PROBLEM DESCRIPTION: Write down the listing again exactly as it appears below, without its pictures.

(INPUT FOR THIS TASK)

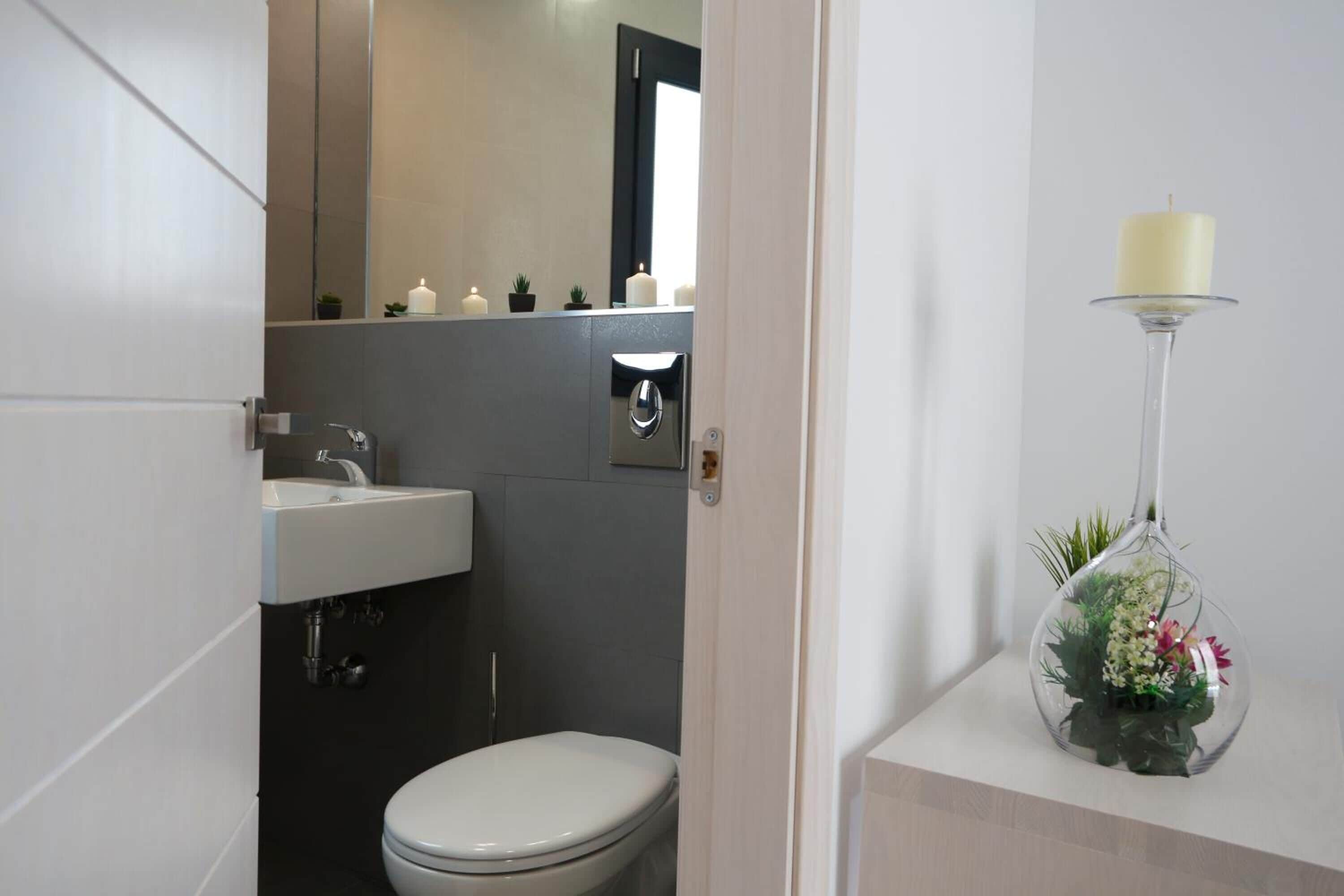 Foto - La Pasajera Hostal Boutique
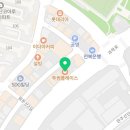 투썸플레이스완주봉동점 이미지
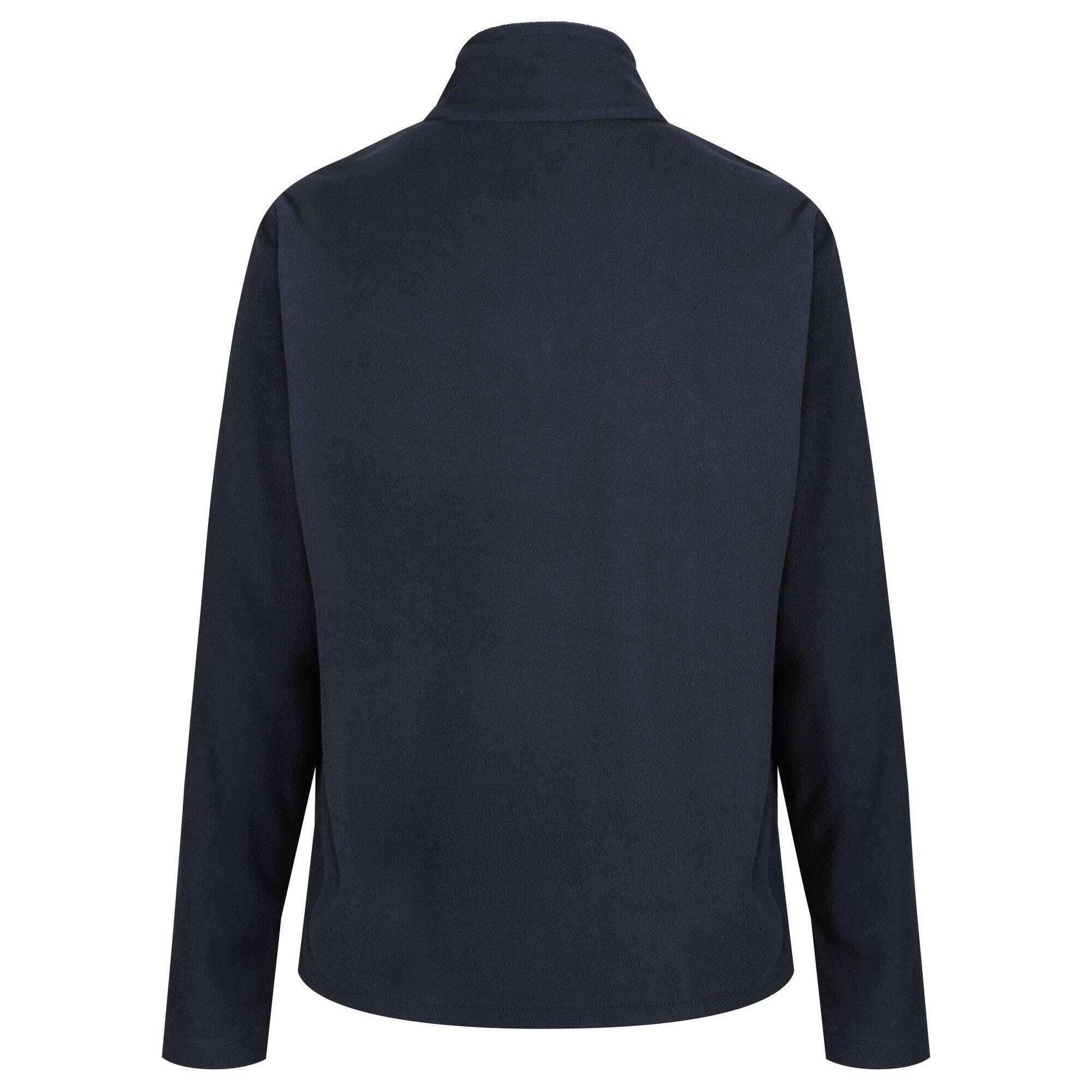 Pile escursionismo uomo Thompson Fleece 6/7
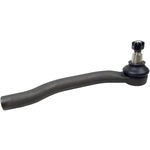 Order MEVOTECH - GES3716 - Tie Rod End For Your Vehicle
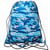 Sac piscine Fortnite 42 CM Bleu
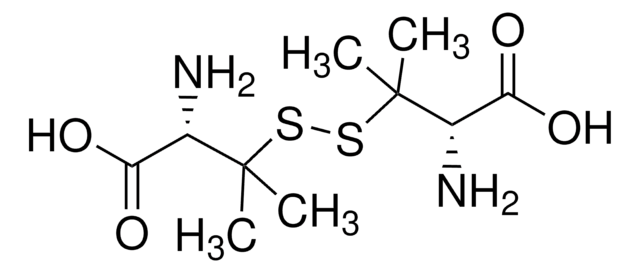 D-青霉胺二硫化物 97%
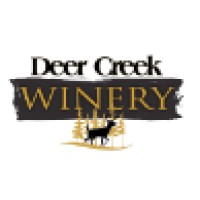 Deer Creek Winery, Inn B&B, & Event Center logo, Deer Creek Winery, Inn B&B, & Event Center contact details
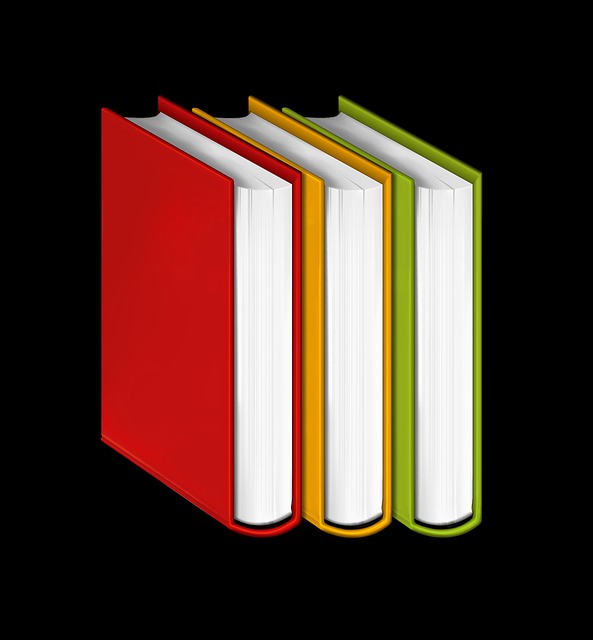 莫塔离队临,尤文今夏风,云人物,即时比分,比分直播,足球比分直播,球探体育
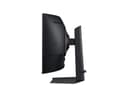 Samsung 40" Odyssey G7 G75F WUHD thumbnail 9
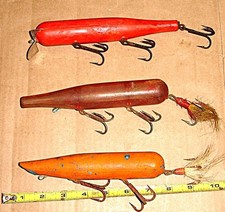 Large lures ventilation for sale  Cumberland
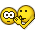 Bulong :bulong:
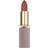 L'Oréal Paris Colour Riche Ultra Matte Highly Pigmented Nude Lipstick #987 Radical Rosewood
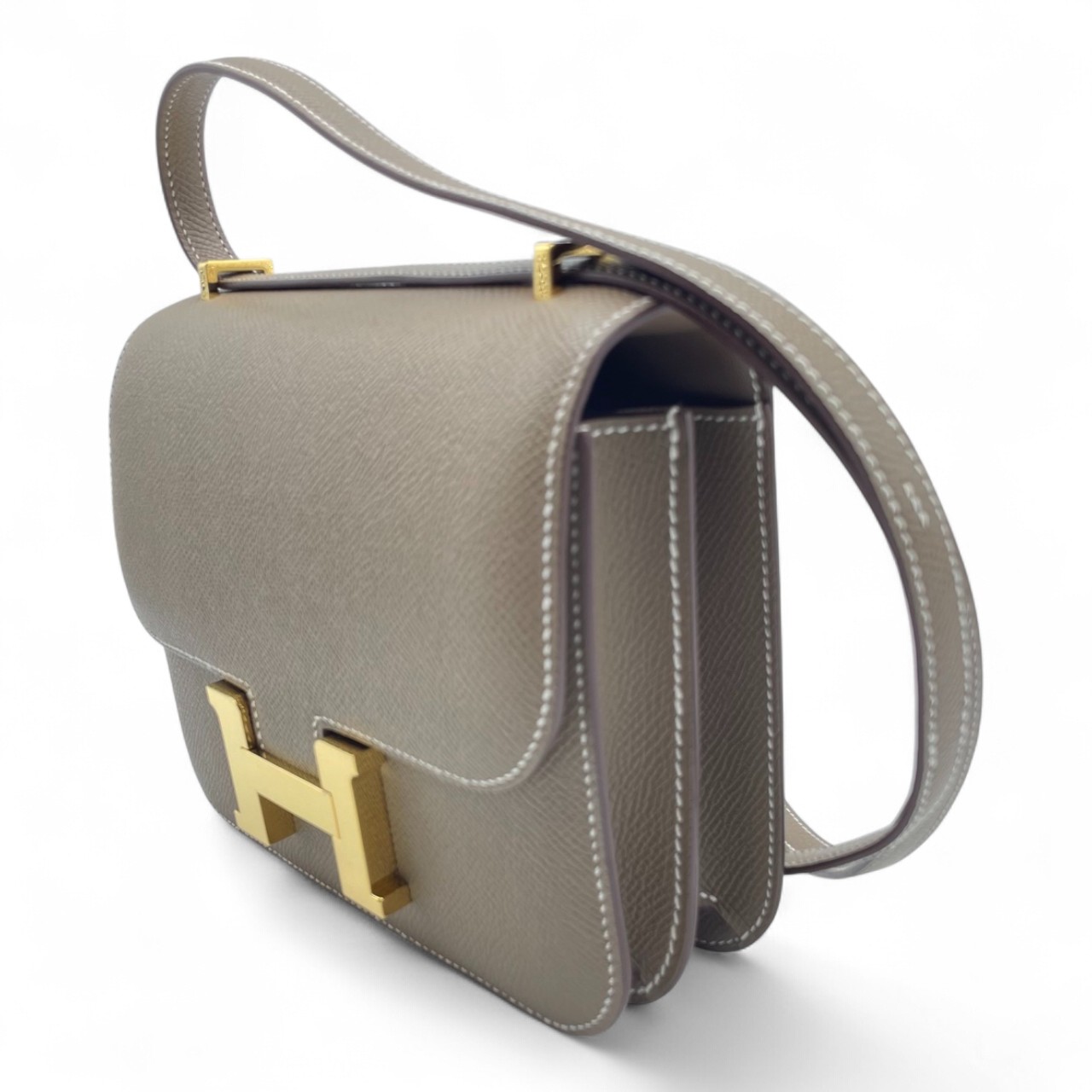 ����᥹ ���󥹥��󥹥ߥ�  18 ���ȥ����� ���ץ��� ������ɶ�� B���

(End INPUT FOR THIS TASK)

ANSWER:
 Foto - La Pasajera Hostal Boutique
 투썸플레이스완주봉동점 이미지
 Pile escursionismo uomo Thompson Fleece 6/7
 Order MEVOTECH - GES3716 - Tie Rod End For Your Vehicle
 Sac piscine Fortnite 42 CM Bleu
 D-青霉胺二硫化物 97%
 Deer Creek Winery, Inn B&B, & Event Center logo, Deer Creek Winery, Inn B&B, & Event Center contact details
 莫塔离队临,尤文今夏风,云人物,即时比分,比分直播,足球比分直播,球探体育
 Samsung 40" Odyssey G7 G75F WUHD thumbnail 9
 Large lures ventilation for sale  Cumberland
 Bulong :bulong:
 L'Oréal Paris Colour Riche Ultra Matte Highly Pigmented Nude Lipstick #987 Radical Rosewood
 ����᥹ ���󥹥��󥹥ߥ�  18 ���ȥ����� ���ץ��� ������ɶ�� B���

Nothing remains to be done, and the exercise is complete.